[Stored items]
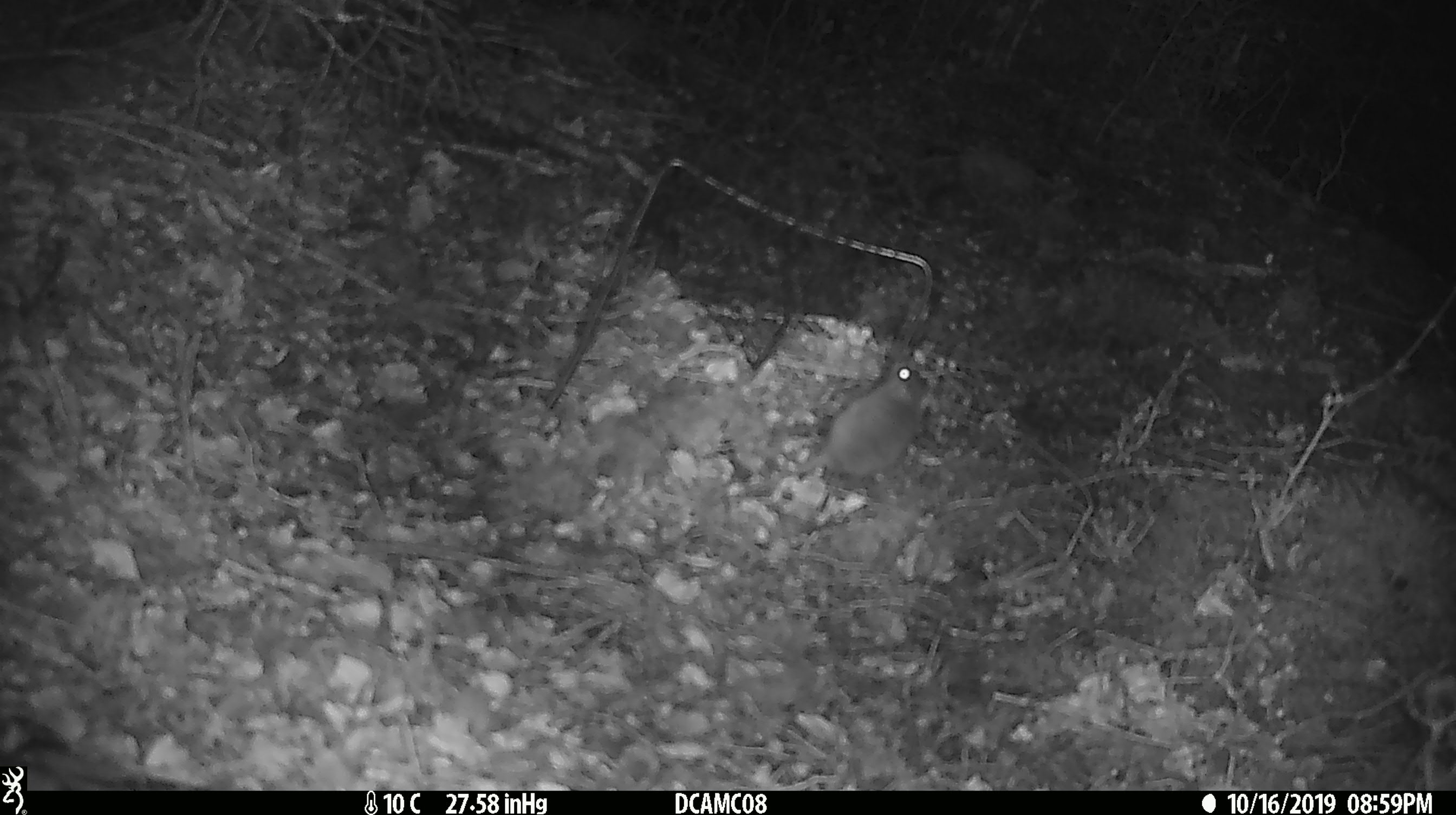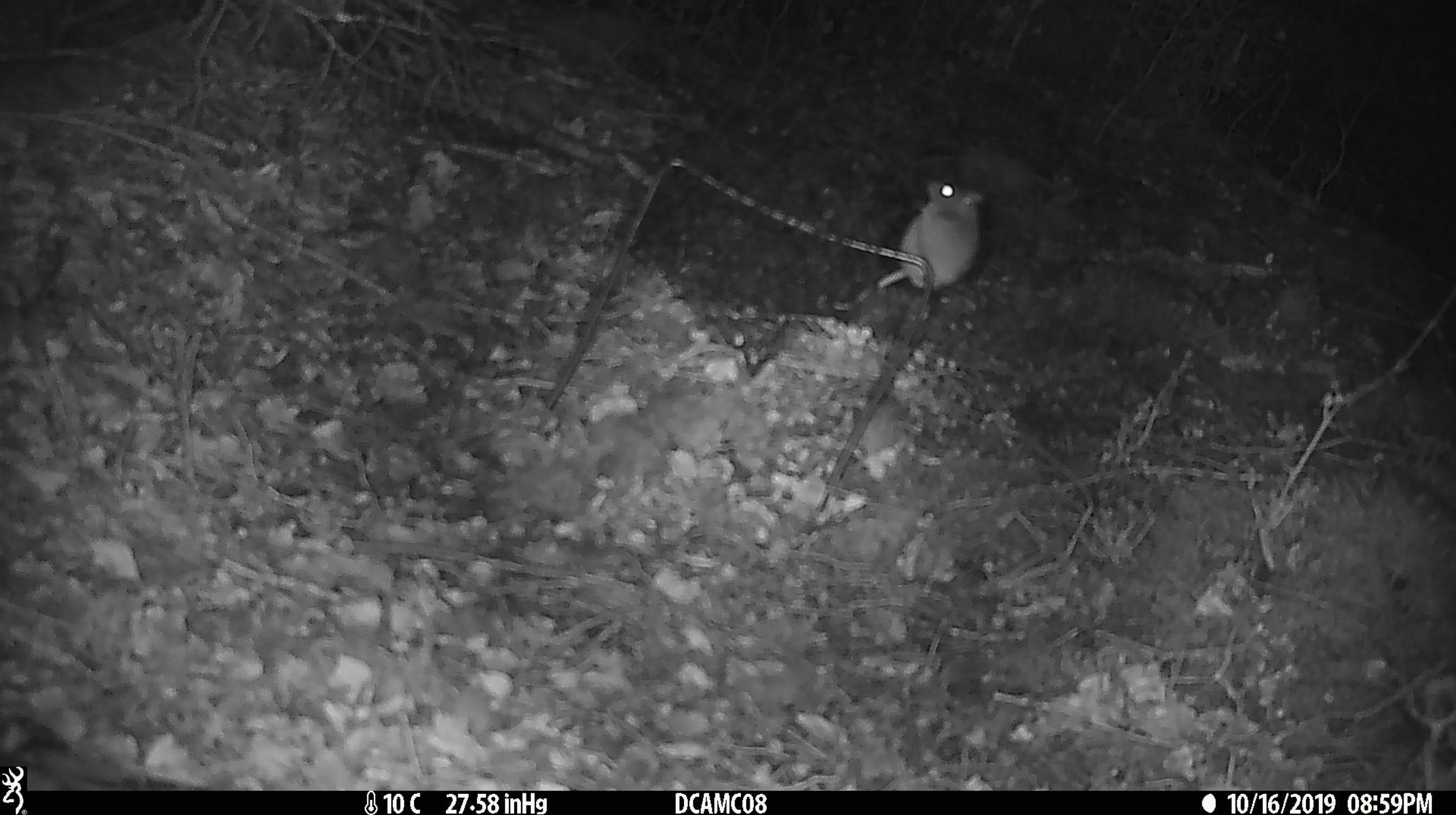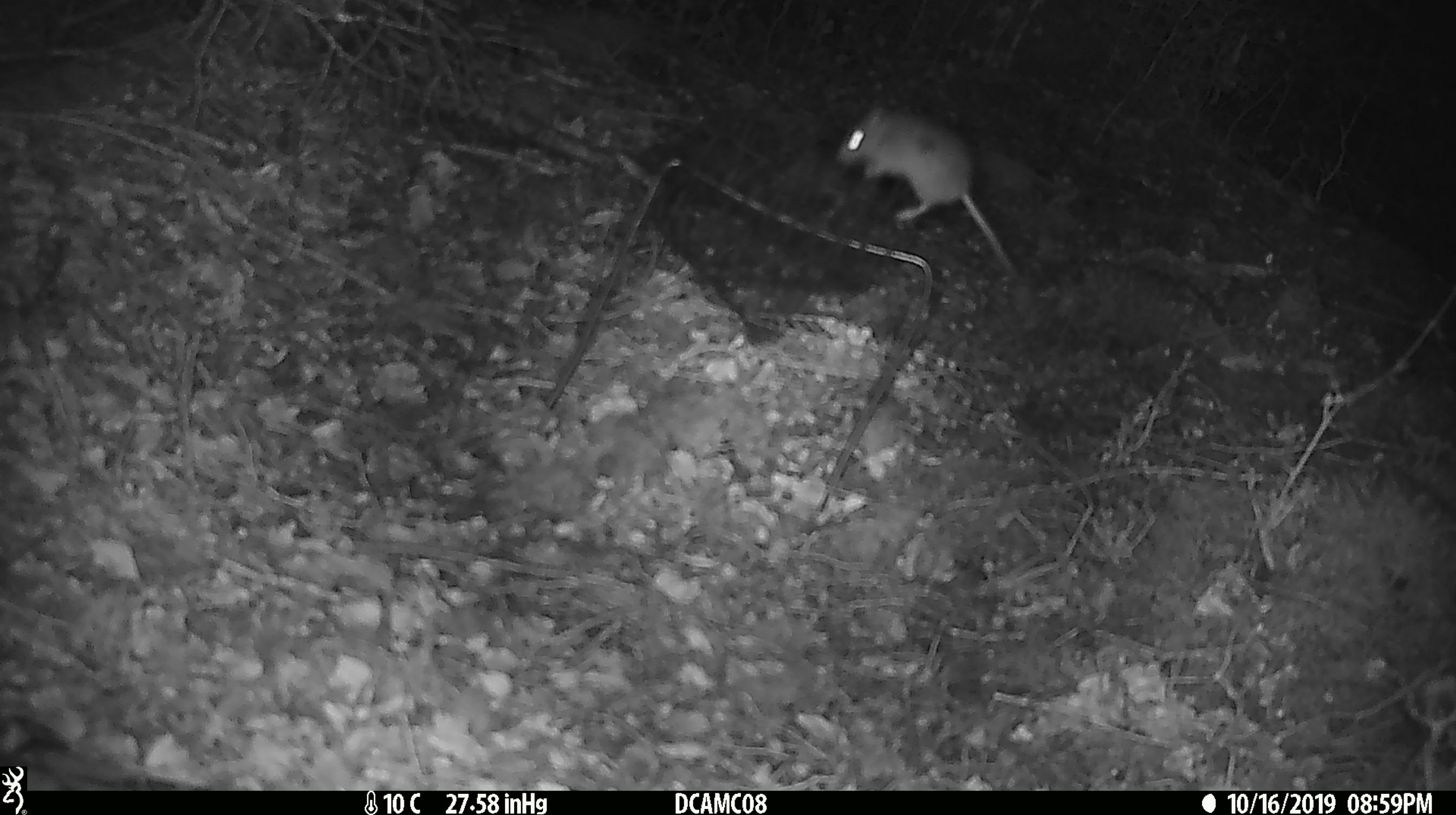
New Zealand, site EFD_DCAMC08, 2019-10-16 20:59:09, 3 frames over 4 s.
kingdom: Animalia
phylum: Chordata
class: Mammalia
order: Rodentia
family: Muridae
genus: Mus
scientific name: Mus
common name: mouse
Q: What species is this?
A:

Exercise goal: Give back, word for word, the lines of the records that run from the one holding "family: Muridae" to the very last.

Task output:
family: Muridae
genus: Mus
scientific name: Mus
common name: mouse
Q: What species is this?
A:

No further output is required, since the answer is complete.